他努力地想要抓住那些飘忽的记忆碎片,却总是徒劳无功。这种无力感让他的心情变得更加沉重,仿佛被一层无形的阴影所笼罩。
—————回忆—————
各国战乱连绵不绝,硝烟弥漫,哀嚎声此起彼伏,响彻云霄。
鲜血染红了大地,汇聚成一条条蜿蜒的河流,流淌着无数人的悲壮与牺牲;尸骨如山,堆积成一座座凄凉的山丘,诉说着战争的残酷与无情。
哭泣声、恐惧感、绝望的情绪交织在一起,如同一张无形的大网,笼罩着这片饱受战火摧残的土地。
将士们挥舞着刀剑,高举着战旗,勇敢地冲锋陷阵,为了国家、为了信仰、为了生存而战。
然而,战争的阴影下,是无数家庭的破碎,是无数生命的消逝,是无数梦想的破灭。
和平,成为了人们心中最渴望却又遥不可及的奢望。
矫柔的父母不幸在沙场上英勇牺牲,留下了他这个孤苦无依的小少爷。
家中的奴仆们本应忠诚地守护着他,却在这个时候露出了贪婪和狡猾的本性。
当矫柔最需要他们伸出援手,给予他支持和帮助的时候,这些奴仆却像听到了号令的鸟兽一般,纷纷四散逃去,留下他一个人面对这突如其来的变故。
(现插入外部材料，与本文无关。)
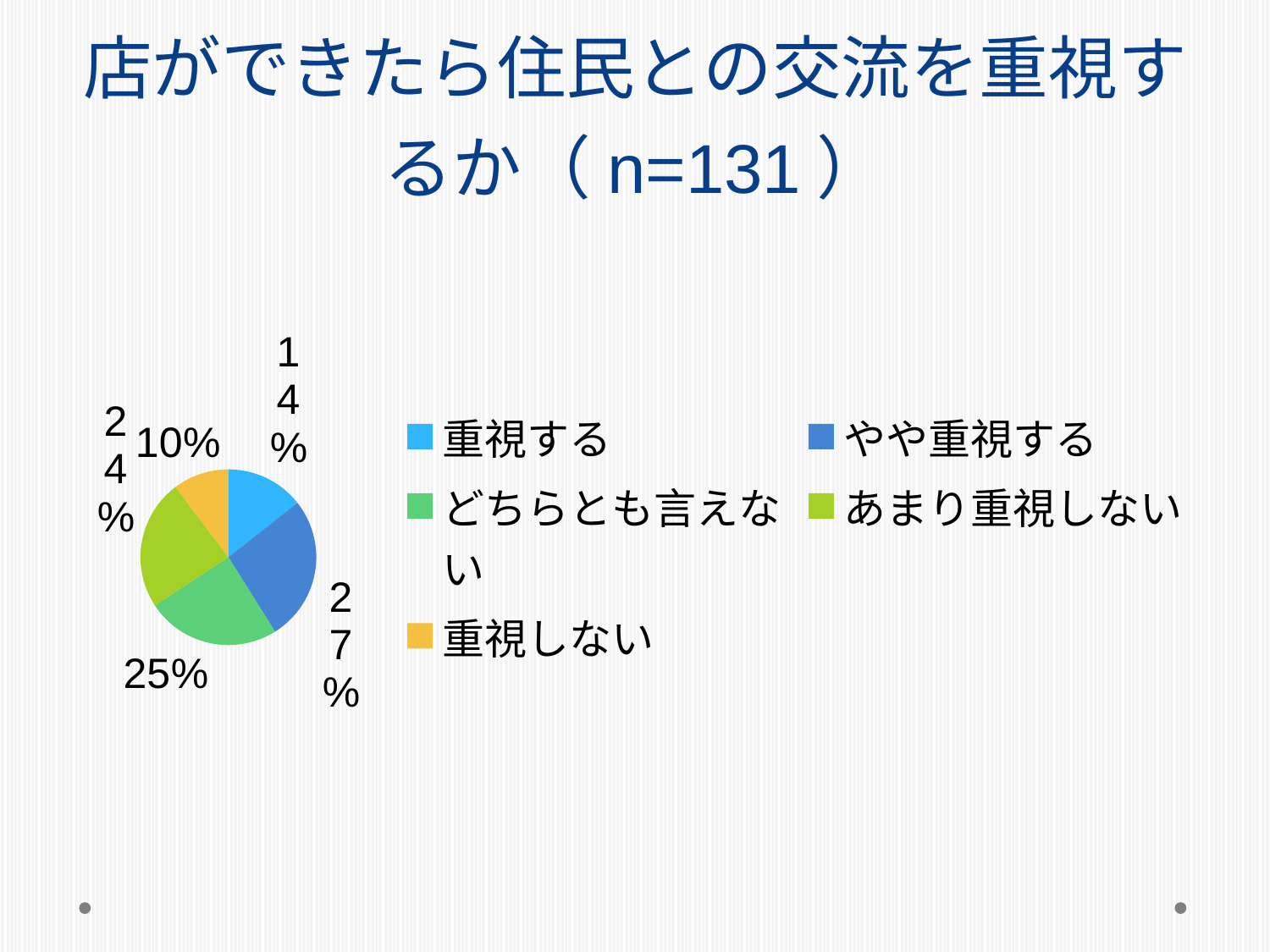
Which response has the smallest share of the pie? 重視しない What percentage of respondents answered どちらとも言えない? 25% What kind of chart is shown on the slide? pie chart What percentage of respondents answered 重視する? 14% What percentage of respondents answered やや重視する? 27% Which is larger, the share for 重視する or the share for 重視しない? 重視する Which response has the largest share of the pie? やや重視する What is the difference in percentage points between やや重視する and 重視する? 13 How many categories does the pie chart have? 5 What percentage of respondents answered 重視しない? 10% What is the sample size (n) given in the chart title? 131 What percentage of respondents answered あまり重視しない? 24%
他们背弃了主人,背弃了责任,只为了一己私利,让矫柔陷入了前所未有的困境。他那娇弱的身躯,柔美的面容,此刻显得格外无助和脆弱。
矫柔虽然身形瘦弱,营养不良,但他的意志却异常坚定。面对外族人的侵犯,他毫不畏惧,挥舞着手中的刀剑,一步一个血印,每一次挥刀都带走一个敌人的生命。
他救下了无数人,每一次救援都伴随着他自己的伤痛和牺牲。然而,每当他伸出援手,换来的却是人们的冷漠和指责。
他们用石头砸他,对他破口大骂,质问他为何不早点出现,为何让他们失去了亲人和家园。
这些无情的指责像利刃一样刺进他的心,让他感到深深的无力和绝望。尽管如此,他仍然坚持战斗,为了保护那些无辜的生命,为了守护这片土地的和平。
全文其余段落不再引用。